We Need to Build Interactive Computer Vision Systems

You hear strong proclamations about how AI is taking over the world. And then, you read about how sophisticated AI models are easily fooled by small perturbations in input (see figure below).

Google Inception-v3 classifier
Strike (with) a Pose: Neural Networks Are Easily Fooled by Strange Poses of Familiar Objects

The reality is that we're in a time of transition, as we learn more and more about what AI is (and is not) capable of. To truly advance, we need to start designing more interactive algorithms with end use cases in mind—break our solution into modules with outputs that are understandable by regular users. So if the algorithm were confused about a decision, it could simply ask for help. Humans are emotionally wired to help other human beings, and we feel similar empathy towards machines too. Let’s grow that side of the interaction.

AI and Robustness

There are many thoughts out there about what the future holds, long-term, for AI. I recommend reading the bold predictions by Rodney Brooks in early 2018, and following the debate between Gary Marcus and Yann LeCun on the merits of Deep Learning and symbolic AI.

++++++

- GIVEN PROBLEM 1: Set down the part of the article on interactive computer vision starting at "We Need to Build" and ending at "of the interaction.", word for word.

++++++

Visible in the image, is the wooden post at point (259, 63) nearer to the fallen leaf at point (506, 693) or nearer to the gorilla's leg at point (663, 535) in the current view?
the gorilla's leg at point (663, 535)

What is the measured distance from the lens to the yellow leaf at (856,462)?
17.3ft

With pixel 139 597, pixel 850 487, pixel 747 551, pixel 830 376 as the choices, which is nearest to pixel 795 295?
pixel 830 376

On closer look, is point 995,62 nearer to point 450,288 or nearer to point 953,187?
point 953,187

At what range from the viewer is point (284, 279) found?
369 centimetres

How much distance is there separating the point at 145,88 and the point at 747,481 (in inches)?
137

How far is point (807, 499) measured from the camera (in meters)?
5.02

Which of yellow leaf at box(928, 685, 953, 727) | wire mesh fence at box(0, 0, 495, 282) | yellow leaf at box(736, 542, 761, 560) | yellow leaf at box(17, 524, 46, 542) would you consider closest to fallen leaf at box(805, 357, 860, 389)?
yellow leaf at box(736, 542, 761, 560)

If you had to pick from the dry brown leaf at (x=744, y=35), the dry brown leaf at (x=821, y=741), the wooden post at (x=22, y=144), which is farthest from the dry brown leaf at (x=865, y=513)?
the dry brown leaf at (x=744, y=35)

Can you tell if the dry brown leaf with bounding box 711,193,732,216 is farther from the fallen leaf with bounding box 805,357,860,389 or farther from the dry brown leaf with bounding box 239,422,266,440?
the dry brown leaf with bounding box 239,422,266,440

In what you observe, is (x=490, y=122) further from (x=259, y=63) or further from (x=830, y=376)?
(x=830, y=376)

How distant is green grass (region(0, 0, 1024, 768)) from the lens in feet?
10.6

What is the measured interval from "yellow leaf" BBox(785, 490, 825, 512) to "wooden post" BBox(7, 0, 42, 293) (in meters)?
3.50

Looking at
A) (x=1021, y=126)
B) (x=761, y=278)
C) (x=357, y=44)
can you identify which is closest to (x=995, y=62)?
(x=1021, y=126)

++++++

- GIVEN PROBLEM 2: Locate each line in the listing that contains the word "yellow", and copy all of those lines.

- PROBLEM SOLUTION 1:
We Need to Build Interactive Computer Vision Systems

You hear strong proclamations about how AI is taking over the world. And then, you read about how sophisticated AI models are easily fooled by small perturbations in input (see figure below).

Google Inception-v3 classifier
Strike (with) a Pose: Neural Networks Are Easily Fooled by Strange Poses of Familiar Objects

The reality is that we're in a time of transition, as we learn more and more about what AI is (and is not) capable of. To truly advance, we need to start designing more interactive algorithms with end use cases in mind—break our solution into modules with outputs that are understandable by regular users. So if the algorithm were confused about a decision, it could simply ask for help. Humans are emotionally wired to help other human beings, and we feel similar empathy towards machines too. Let’s grow that side of the interaction.

- PROBLEM SOLUTION 2:
What is the measured distance from the lens to the yellow leaf at (856,462)?
Which of yellow leaf at box(928, 685, 953, 727) | wire mesh fence at box(0, 0, 495, 282) | yellow leaf at box(736, 542, 761, 560) | yellow leaf at box(17, 524, 46, 542) would you consider closest to fallen leaf at box(805, 357, 860, 389)?
yellow leaf at box(736, 542, 761, 560)
What is the measured interval from "yellow leaf" BBox(785, 490, 825, 512) to "wooden post" BBox(7, 0, 42, 293) (in meters)?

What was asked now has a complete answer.